Господин Хобелл заранее написал на постоялый двор «Корабль», чтобы для них зарезервировали две комнаты. Однако по прибытии они обнаружили, что одна из этих комнат уже занята иноземным джентльменом, а вторая спальня представляет собой крошечную каморку на чердаке, непригодную даже для слуги.
После трехсторонних переговоров между господином и госпожой Хобелл и хозяином таверны было решено, что Хобелл и Мерримен переночуют в одной постели в комнате, в которую уже заселили немецкого джентльмена, а госпожа Хобелл и Кэт постараются как-нибудь устроиться на узкой низкой кровати на колесиках и соломенном тюфяке в каморке. Священник распорядился, чтобы весь багаж отнесли наверх.
– Погоди, Мерримен, – остановила слугу его жена. – Отнеси мой саквояж и сундук в комнату, где я буду ночевать с госпожой Хэксби.
– Там мало места, госпожа, – возразил хозяин таверны.
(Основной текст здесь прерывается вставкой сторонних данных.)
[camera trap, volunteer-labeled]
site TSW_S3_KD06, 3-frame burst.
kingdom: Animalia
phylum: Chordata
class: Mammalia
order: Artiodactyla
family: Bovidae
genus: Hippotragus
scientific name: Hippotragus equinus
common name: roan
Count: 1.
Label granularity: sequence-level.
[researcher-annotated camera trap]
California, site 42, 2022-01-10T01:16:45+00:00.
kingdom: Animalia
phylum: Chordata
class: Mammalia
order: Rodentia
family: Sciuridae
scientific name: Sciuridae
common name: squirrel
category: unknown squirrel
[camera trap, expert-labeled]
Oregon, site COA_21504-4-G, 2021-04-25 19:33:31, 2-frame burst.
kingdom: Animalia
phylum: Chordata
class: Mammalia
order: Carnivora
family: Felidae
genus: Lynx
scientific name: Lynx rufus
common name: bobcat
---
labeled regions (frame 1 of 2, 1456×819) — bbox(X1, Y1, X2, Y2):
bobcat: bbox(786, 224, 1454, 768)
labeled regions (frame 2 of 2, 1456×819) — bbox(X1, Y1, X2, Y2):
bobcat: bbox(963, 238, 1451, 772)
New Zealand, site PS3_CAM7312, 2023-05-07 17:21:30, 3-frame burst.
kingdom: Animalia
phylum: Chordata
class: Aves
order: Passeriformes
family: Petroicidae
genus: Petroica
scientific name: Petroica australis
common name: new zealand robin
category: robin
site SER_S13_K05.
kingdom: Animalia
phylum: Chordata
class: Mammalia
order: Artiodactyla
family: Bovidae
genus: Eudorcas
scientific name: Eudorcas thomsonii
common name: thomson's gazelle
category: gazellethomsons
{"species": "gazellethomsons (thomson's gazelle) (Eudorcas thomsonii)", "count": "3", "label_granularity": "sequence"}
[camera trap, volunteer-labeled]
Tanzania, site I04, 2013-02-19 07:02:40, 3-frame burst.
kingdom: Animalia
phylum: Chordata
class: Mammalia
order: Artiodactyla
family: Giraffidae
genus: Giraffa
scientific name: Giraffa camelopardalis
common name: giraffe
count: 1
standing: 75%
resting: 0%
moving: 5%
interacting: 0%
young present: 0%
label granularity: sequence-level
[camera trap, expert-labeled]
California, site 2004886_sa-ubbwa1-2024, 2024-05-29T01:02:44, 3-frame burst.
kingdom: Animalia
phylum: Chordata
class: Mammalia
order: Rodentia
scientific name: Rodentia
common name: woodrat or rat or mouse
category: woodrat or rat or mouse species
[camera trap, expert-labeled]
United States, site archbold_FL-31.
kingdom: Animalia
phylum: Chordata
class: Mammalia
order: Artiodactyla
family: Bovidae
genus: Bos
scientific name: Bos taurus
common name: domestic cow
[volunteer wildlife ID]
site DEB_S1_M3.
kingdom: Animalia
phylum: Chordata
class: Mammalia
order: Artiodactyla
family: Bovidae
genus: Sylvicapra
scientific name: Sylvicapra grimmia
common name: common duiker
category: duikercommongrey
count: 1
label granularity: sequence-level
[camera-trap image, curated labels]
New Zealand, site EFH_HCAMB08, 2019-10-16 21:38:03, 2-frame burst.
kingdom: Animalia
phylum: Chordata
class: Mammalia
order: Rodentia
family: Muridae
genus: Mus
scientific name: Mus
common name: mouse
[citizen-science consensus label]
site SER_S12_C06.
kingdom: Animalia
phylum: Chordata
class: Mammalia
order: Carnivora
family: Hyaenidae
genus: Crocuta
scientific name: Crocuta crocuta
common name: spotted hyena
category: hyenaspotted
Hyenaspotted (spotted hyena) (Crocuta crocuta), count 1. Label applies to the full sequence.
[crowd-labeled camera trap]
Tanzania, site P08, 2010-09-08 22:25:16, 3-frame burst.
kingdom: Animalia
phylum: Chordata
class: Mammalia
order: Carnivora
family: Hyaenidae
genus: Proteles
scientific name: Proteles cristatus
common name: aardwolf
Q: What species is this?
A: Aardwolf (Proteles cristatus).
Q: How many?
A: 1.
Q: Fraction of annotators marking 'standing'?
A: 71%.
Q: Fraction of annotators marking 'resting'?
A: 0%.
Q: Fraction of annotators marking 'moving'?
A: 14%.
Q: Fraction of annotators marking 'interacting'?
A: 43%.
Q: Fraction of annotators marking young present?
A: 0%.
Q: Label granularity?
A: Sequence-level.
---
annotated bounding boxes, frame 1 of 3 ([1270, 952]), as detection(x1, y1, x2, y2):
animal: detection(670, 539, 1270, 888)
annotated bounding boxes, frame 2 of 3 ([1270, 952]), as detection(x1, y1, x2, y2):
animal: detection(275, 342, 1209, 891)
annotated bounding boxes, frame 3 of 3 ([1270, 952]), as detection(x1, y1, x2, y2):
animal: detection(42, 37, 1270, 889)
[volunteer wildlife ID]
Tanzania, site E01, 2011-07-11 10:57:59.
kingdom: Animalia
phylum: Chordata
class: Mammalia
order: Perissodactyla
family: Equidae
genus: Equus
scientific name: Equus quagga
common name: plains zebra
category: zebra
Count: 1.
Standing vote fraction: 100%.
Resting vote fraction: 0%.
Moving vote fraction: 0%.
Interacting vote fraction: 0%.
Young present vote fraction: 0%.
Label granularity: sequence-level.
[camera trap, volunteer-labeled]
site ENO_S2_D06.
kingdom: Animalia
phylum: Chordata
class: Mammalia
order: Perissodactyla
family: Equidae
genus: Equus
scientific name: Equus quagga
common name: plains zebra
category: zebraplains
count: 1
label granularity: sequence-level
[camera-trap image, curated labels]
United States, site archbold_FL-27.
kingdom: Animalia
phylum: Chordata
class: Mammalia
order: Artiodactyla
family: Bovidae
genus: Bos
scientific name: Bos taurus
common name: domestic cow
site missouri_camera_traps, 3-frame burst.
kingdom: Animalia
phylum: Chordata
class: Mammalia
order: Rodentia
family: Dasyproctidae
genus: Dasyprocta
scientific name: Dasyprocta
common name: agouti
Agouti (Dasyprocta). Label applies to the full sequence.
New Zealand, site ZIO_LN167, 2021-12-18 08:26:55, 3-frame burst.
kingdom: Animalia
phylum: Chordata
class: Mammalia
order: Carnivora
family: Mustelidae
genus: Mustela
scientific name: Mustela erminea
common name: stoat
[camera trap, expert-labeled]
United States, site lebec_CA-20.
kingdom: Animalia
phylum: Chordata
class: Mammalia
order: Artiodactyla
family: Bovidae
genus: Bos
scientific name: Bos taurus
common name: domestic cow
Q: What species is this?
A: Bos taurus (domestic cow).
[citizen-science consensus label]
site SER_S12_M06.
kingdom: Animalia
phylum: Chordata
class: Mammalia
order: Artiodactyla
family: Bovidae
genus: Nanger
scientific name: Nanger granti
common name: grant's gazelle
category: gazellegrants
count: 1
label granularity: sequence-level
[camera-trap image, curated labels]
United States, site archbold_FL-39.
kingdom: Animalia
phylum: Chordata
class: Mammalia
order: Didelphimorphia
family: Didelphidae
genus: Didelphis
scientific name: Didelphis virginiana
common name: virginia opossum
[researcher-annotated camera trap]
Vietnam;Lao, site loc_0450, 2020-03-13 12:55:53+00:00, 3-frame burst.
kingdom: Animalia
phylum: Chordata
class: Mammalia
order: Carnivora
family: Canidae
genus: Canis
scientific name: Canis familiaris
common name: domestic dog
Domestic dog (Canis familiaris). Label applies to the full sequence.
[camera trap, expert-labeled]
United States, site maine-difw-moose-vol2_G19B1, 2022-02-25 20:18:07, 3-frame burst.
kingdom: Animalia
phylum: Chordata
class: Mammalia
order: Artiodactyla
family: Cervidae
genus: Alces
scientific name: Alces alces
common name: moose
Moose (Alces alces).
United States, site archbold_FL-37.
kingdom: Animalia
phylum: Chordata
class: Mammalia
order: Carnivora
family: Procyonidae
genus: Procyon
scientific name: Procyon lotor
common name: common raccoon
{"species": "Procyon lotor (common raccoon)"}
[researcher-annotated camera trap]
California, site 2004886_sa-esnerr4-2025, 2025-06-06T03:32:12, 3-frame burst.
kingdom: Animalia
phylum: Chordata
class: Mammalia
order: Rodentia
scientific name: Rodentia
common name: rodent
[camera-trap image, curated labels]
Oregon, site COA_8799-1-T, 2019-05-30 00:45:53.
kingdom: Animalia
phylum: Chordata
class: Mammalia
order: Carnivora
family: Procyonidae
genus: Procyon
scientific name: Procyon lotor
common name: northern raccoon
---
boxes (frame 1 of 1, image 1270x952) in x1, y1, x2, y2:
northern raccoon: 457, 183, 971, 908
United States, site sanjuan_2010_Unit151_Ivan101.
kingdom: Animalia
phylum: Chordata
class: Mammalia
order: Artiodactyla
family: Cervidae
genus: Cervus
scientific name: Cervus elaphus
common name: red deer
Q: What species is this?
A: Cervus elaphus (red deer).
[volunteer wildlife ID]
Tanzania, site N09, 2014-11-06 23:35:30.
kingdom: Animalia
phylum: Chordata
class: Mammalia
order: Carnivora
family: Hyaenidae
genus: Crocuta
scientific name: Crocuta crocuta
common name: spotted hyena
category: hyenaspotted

– Я намерена держать свои вещи при себе, – заявила она. И, повернувшись к Кэт, с мрачным видом прибавила: – И вам советую сделать то же самое.
Некоторое время путешественники стояли молча, наблюдая, как навьюченный, точно мул, Мерримен взбирается по лестнице. Главной частью багажа Кэтрин был ящик с макетом птичника для Мадам, изготовленным из дерева и покрытым свежими слоями краски, позолоты и лака. Кроме того, Кэт везла с собой папку из телячьей кожи, в которой хранились планы и изображения фасадов. Госпожа Хэксби спрятала ее за изголовьем кровати, накрыв сверху дорожным плащом.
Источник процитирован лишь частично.